[Written task]: Write out all of the entries again, replacing "blue helmet" with "navy helmet" and leaving everything else unchanged.

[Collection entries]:
# # # #
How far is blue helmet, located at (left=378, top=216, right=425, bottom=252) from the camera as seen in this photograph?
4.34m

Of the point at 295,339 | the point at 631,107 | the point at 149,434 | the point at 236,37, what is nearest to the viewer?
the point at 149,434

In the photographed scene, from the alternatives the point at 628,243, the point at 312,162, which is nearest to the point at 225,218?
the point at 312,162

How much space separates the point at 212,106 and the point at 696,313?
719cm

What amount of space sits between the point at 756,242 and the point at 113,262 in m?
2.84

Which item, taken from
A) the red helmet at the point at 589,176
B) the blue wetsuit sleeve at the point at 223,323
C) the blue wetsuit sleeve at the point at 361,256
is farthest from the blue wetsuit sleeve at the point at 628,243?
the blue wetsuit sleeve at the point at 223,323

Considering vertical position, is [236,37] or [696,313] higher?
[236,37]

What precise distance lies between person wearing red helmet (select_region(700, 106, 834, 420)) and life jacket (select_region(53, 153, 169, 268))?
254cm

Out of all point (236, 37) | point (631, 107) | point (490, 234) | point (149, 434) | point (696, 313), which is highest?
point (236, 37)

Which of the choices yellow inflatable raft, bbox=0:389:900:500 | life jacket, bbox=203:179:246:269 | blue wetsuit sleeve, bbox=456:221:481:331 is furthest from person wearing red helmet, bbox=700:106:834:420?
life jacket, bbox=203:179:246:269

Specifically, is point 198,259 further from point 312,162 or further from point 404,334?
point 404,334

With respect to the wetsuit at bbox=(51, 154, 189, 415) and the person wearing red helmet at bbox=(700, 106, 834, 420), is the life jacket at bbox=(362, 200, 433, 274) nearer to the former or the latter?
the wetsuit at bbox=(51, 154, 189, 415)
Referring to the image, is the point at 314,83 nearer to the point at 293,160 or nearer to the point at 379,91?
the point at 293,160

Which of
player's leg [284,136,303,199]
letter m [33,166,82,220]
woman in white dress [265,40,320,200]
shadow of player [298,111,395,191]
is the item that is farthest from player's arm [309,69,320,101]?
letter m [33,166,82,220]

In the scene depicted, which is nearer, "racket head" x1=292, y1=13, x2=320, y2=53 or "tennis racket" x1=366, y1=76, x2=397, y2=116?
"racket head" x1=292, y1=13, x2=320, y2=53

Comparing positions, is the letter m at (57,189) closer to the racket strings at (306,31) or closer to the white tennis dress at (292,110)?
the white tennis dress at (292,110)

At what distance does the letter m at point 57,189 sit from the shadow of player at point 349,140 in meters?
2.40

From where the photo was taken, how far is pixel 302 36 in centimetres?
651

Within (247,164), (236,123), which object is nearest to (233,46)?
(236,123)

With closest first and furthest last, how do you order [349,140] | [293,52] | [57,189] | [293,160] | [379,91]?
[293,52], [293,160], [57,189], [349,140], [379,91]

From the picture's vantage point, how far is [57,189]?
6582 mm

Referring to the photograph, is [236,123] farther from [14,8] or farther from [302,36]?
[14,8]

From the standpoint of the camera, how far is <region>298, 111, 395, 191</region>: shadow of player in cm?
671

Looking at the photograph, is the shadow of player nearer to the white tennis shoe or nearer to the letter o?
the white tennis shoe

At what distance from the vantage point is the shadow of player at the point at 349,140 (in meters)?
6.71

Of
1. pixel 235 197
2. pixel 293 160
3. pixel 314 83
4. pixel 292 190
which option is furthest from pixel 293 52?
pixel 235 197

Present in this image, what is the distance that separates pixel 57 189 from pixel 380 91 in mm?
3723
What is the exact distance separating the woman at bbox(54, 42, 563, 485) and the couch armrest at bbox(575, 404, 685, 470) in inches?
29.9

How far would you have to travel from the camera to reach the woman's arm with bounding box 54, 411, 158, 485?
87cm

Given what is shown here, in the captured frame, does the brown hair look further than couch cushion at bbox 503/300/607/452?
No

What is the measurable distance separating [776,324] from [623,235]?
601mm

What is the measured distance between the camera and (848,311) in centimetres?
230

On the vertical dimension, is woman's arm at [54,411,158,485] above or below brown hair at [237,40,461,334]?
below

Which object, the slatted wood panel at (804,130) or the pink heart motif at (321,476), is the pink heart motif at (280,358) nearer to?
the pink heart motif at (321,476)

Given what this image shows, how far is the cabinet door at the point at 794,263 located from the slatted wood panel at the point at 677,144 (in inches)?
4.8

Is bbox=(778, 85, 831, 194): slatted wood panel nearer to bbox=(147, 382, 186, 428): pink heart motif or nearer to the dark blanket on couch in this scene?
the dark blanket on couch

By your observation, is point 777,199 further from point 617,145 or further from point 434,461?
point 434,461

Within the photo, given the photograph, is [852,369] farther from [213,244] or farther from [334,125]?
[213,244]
# # # #
[Exercise output]:
How far is navy helmet, located at (left=378, top=216, right=425, bottom=252) from the camera as seen in this photograph?
4.34m

Of the point at 295,339 | the point at 631,107 | the point at 149,434 | the point at 236,37, what is nearest to the viewer?
the point at 149,434

In the photographed scene, from the alternatives the point at 628,243, the point at 312,162, which is nearest to the point at 225,218?
the point at 312,162

How much space separates the point at 212,106 and the point at 696,313?
719cm

What amount of space sits between the point at 756,242 and the point at 113,262 in m?
2.84

Which item, taken from
A) the red helmet at the point at 589,176
B) the blue wetsuit sleeve at the point at 223,323
C) the blue wetsuit sleeve at the point at 361,256
is farthest from the blue wetsuit sleeve at the point at 628,243?
the blue wetsuit sleeve at the point at 223,323

Considering vertical position, is [236,37] or [696,313] higher?
[236,37]

What precise distance lies between person wearing red helmet (select_region(700, 106, 834, 420)) and life jacket (select_region(53, 153, 169, 268))?
254cm

Out of all point (236, 37) | point (631, 107) | point (490, 234) | point (149, 434) | point (696, 313), which is highest?
point (236, 37)

Which of the choices yellow inflatable raft, bbox=0:389:900:500 | life jacket, bbox=203:179:246:269 | blue wetsuit sleeve, bbox=456:221:481:331 is furthest from person wearing red helmet, bbox=700:106:834:420?
life jacket, bbox=203:179:246:269

Specifically, is point 198,259 further from point 312,162 or further from point 404,334?
point 404,334

With respect to the wetsuit at bbox=(51, 154, 189, 415) and the person wearing red helmet at bbox=(700, 106, 834, 420), is the life jacket at bbox=(362, 200, 433, 274) nearer to the former or the latter?
the wetsuit at bbox=(51, 154, 189, 415)
Referring to the image, is the point at 314,83 nearer to the point at 293,160 or nearer to the point at 379,91?
the point at 293,160

Which of
player's leg [284,136,303,199]
letter m [33,166,82,220]
woman in white dress [265,40,320,200]
shadow of player [298,111,395,191]
is the item that is farthest from player's arm [309,69,320,101]?
letter m [33,166,82,220]

In the scene depicted, which is nearer, "racket head" x1=292, y1=13, x2=320, y2=53 or "tennis racket" x1=366, y1=76, x2=397, y2=116?
"racket head" x1=292, y1=13, x2=320, y2=53

Comparing positions, is the letter m at (57,189) closer to the racket strings at (306,31) or closer to the white tennis dress at (292,110)?
the white tennis dress at (292,110)

At what distance does the letter m at point 57,189 sit from the shadow of player at point 349,140 in meters?
2.40

From where the photo was taken, how far is pixel 302 36 in centimetres?
651

Within (247,164), (236,123), which object is nearest to (233,46)?
(236,123)

With closest first and furthest last, how do you order [349,140] | [293,52] | [57,189] | [293,160] | [379,91]?
[293,52], [293,160], [57,189], [349,140], [379,91]

From the picture's vantage point, how far is [57,189]?
6582 mm

Referring to the photograph, is [236,123] farther from [14,8] or farther from [302,36]?
[14,8]

From the standpoint of the camera, how far is <region>298, 111, 395, 191</region>: shadow of player in cm?
671

Looking at the photograph, is the shadow of player nearer to the white tennis shoe or nearer to the letter o?
the white tennis shoe

At what distance from the vantage point is the shadow of player at the point at 349,140 (in meters)?
6.71

Of
1. pixel 235 197
2. pixel 293 160
3. pixel 314 83
4. pixel 292 190
which option is furthest from pixel 293 52?
pixel 235 197

Present in this image, what is the distance that separates pixel 57 189 from pixel 380 91 in mm?
3723
What is the exact distance separating the woman at bbox(54, 42, 563, 485) and the couch armrest at bbox(575, 404, 685, 470) in inches?
29.9

How far would you have to travel from the camera to reach the woman's arm with bounding box 54, 411, 158, 485?
87cm

Given what is shown here, in the captured frame, does the brown hair look further than couch cushion at bbox 503/300/607/452?
No

What is the measurable distance separating [776,324] from [623,235]?
601mm

What is the measured distance between the camera and (848,311) in centimetres?
230

On the vertical dimension, is woman's arm at [54,411,158,485] above or below brown hair at [237,40,461,334]?
below

Which object, the slatted wood panel at (804,130) or the pink heart motif at (321,476), is the pink heart motif at (280,358) nearer to?
the pink heart motif at (321,476)

Given what this image shows, how far is the cabinet door at the point at 794,263 located from the slatted wood panel at the point at 677,144 (in inches)?
4.8

Is bbox=(778, 85, 831, 194): slatted wood panel nearer to bbox=(147, 382, 186, 428): pink heart motif or nearer to the dark blanket on couch in this scene?
the dark blanket on couch

By your observation, is point 777,199 further from point 617,145 or further from point 434,461?
point 434,461

Within the photo, given the photograph, is [852,369] farther from [213,244] or farther from [334,125]?
[213,244]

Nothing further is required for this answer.